Aim of the exercise
Rewrite all of the material below, changing every occurrence of "weathered log" to "fallen log" and leaving everything else unchanged.

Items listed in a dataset
------------------------
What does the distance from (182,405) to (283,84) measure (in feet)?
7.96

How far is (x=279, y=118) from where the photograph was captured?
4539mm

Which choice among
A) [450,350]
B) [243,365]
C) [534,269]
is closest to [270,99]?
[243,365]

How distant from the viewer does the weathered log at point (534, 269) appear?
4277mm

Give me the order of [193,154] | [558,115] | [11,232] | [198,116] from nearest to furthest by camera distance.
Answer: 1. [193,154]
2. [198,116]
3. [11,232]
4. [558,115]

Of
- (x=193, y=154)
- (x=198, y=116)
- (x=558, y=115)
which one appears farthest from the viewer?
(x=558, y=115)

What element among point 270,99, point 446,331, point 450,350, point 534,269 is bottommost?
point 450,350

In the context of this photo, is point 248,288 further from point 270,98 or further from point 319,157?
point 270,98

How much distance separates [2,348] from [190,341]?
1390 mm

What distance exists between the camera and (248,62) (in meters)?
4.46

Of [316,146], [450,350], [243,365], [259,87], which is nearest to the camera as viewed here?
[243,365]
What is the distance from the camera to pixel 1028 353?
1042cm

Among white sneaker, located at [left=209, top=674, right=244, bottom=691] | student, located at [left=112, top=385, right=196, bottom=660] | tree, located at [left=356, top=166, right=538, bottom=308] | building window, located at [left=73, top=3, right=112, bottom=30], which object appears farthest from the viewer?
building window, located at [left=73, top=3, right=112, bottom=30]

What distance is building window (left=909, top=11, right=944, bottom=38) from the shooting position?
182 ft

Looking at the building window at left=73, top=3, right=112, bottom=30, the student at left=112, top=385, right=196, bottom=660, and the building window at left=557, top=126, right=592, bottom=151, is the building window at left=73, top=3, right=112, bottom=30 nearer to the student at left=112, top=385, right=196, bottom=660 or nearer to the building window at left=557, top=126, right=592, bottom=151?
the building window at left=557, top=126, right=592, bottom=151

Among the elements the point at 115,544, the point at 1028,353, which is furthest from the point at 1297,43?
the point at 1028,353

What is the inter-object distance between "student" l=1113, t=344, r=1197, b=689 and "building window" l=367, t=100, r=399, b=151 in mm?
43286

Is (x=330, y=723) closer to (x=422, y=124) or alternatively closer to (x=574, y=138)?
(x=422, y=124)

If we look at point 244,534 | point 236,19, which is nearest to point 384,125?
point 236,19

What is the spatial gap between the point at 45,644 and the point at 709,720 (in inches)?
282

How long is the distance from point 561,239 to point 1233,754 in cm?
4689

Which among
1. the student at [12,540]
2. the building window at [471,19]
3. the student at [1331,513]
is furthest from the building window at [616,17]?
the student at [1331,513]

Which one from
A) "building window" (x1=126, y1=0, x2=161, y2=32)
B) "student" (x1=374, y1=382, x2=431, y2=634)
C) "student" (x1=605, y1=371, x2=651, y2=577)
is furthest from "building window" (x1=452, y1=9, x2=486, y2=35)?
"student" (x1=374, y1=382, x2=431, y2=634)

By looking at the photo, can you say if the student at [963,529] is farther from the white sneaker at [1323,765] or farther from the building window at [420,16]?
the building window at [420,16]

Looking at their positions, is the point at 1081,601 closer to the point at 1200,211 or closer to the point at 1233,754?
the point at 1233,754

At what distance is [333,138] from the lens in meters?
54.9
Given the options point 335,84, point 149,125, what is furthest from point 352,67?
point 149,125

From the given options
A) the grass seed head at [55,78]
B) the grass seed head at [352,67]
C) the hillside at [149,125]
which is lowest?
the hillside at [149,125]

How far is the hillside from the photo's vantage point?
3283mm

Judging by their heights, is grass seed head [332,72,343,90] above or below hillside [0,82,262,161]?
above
------------------------
Result for this exercise
What does the distance from (182,405) to (283,84) measure (in feet)?
7.96

How far is (x=279, y=118) from where the photograph was captured?
4539mm

Which choice among
A) [450,350]
B) [243,365]
C) [534,269]
is closest to [270,99]?
[243,365]

How distant from the viewer does the fallen log at point (534, 269) appear?
4277mm

Give me the order of [193,154] | [558,115] | [11,232] | [198,116] from nearest to furthest by camera distance.
Answer: 1. [193,154]
2. [198,116]
3. [11,232]
4. [558,115]

Of
- (x=193, y=154)
- (x=198, y=116)
- (x=558, y=115)
which one appears farthest from the viewer?
(x=558, y=115)

What element among point 270,99, point 446,331, point 450,350, point 534,269 is bottommost?
point 450,350

In the context of this photo, is point 248,288 further from point 270,98 or further from point 319,157?
point 270,98

How much distance separates [2,348] from [190,341]?
1390 mm

What distance exists between the camera and (248,62) (in meters)?
4.46

Of [316,146], [450,350], [243,365], [259,87], which is nearest to the camera as viewed here?
[243,365]
What is the distance from the camera to pixel 1028 353?
1042cm

Among white sneaker, located at [left=209, top=674, right=244, bottom=691] | student, located at [left=112, top=385, right=196, bottom=660] | tree, located at [left=356, top=166, right=538, bottom=308] | building window, located at [left=73, top=3, right=112, bottom=30], which object appears farthest from the viewer?
building window, located at [left=73, top=3, right=112, bottom=30]

What distance is building window (left=909, top=11, right=944, bottom=38) from the shooting position?
182 ft

Looking at the building window at left=73, top=3, right=112, bottom=30, the student at left=112, top=385, right=196, bottom=660, and the building window at left=557, top=126, right=592, bottom=151, is the building window at left=73, top=3, right=112, bottom=30 nearer to the student at left=112, top=385, right=196, bottom=660 or nearer to the building window at left=557, top=126, right=592, bottom=151?
the building window at left=557, top=126, right=592, bottom=151

Among the elements the point at 115,544, the point at 1028,353, which is furthest from the point at 1297,43?
the point at 1028,353

What is the inter-object distance between "student" l=1113, t=344, r=1197, b=689 and "building window" l=367, t=100, r=399, b=151 in mm?
43286

Is (x=330, y=723) closer to (x=422, y=124) or alternatively closer to (x=574, y=138)?
(x=422, y=124)

If we look at point 244,534 | point 236,19, which is nearest to point 384,125?
point 236,19

What is the spatial gap between the point at 45,644 and the point at 709,720 (in inches)?
282

How long is the distance from point 561,239 to point 1233,754 in cm?
4689

Which among
1. the student at [12,540]
2. the building window at [471,19]
3. the student at [1331,513]
is furthest from the building window at [616,17]?
the student at [1331,513]

Which one from
A) "building window" (x1=126, y1=0, x2=161, y2=32)
B) "student" (x1=374, y1=382, x2=431, y2=634)
C) "student" (x1=605, y1=371, x2=651, y2=577)
is furthest from "building window" (x1=452, y1=9, x2=486, y2=35)?
"student" (x1=374, y1=382, x2=431, y2=634)

By looking at the photo, can you say if the student at [963,529] is farther from the white sneaker at [1323,765] or farther from the building window at [420,16]?
the building window at [420,16]

Looking at their positions, is the point at 1081,601 closer to the point at 1200,211 or closer to the point at 1233,754?
the point at 1233,754

At what distance is [333,138] from the lens in meters?
54.9
Given the options point 335,84, point 149,125, what is furthest from point 352,67?
point 149,125

From the given options
A) the grass seed head at [55,78]
B) the grass seed head at [352,67]
C) the hillside at [149,125]
which is lowest?
the hillside at [149,125]

How far is the hillside from the photo's vantage point?
3283mm

Judging by their heights, is grass seed head [332,72,343,90] above or below hillside [0,82,262,161]?
above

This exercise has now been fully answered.